Владимир Киршон
Настоящее имя: Владимир Киршон
Об исполнителе:
Vladimir Kirshon (19 {O.S. 6} August 1902, Nalchik, Kabardino-Balkaria, Russian Empire — 28 July 1938, Moscow, USSR) was a Soviet playwright, poet, publicist and screenwriter. He is best known for the 1936 poem "I've Asked an Ash-tree" (Ya Sprosil u Yasenya, "Я спросил у ясеня"). Arranged as a song by Mikael Tariverdiev for the 1975 film The Irony of Fate (a New Year's Eve classic akin to Frank Capra's It's a Wonderful Life), it became one of the staples of the vernacular "city romance" ("городской романс") genre in the Soviet Union and modern Russia. In April 1937, Kirshon was expelled from the Communist Party and fired from the Writer's Union board for his associations with Genrikh Yagoda (1891—1938), former Director of NKVD ("People's Commissariat for Internal Affairs") and one of Joseph Stalin's close party comrades in the past, and prominent literary critic Leopold Averbakh (1903—1937) — both arrested and accused of treason.
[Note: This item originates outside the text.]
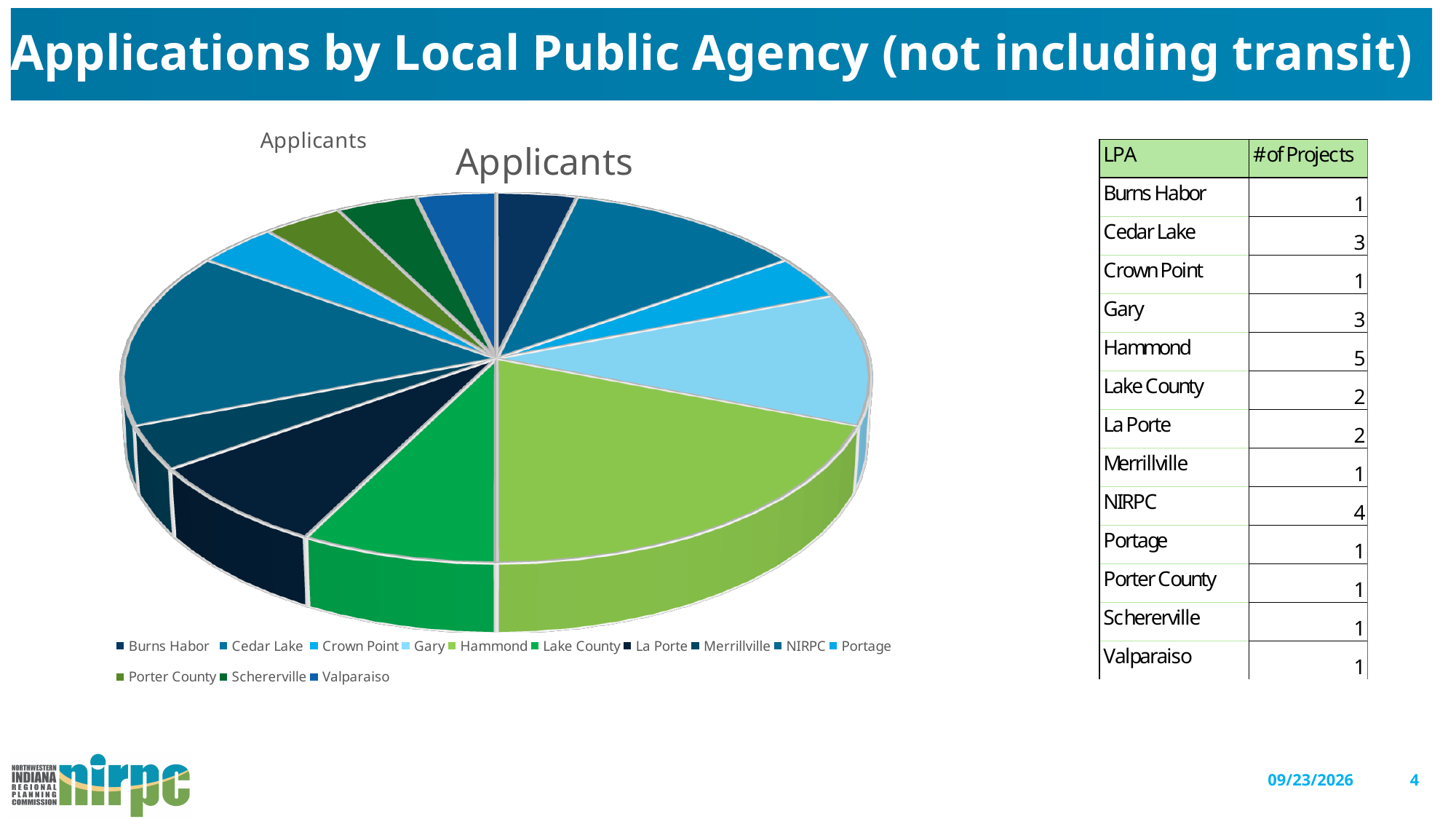
Which has more projects, NIRPC or Cedar Lake? NIRPC How many categories (slices) does the Applicants pie chart have? 13 What is the total number of projects across all applicants shown in the table? 26 How many projects does Lake County have according to the slide? 2 How many projects does Gary have according to the slide? 3 How many projects does Hammond have according to the slide? 5 Which has more projects, Hammond or Gary? Hammond How many projects does NIRPC have according to the slide? 4 What is the difference in number of projects between Hammond and NIRPC? 1 Which applicant has the largest slice of the Applicants pie chart? Hammond What is the title of the pie chart? Applicants What kind of chart is shown on the slide? pie chart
Vladimir Kirshon was one of the "collateral damage" victims, alongside Alexander Afinoghenov (1904—1941), Bruno Jasieński (1901—1938), and several other writers and literary functionaries who held various government posts. In late August, he was arrested and accused of participating in the counterterrorist organization. In March 1938, Vladimir Kirshon was sentenced to death and executed four months later. He was rehabilitated posthumously in November 1955.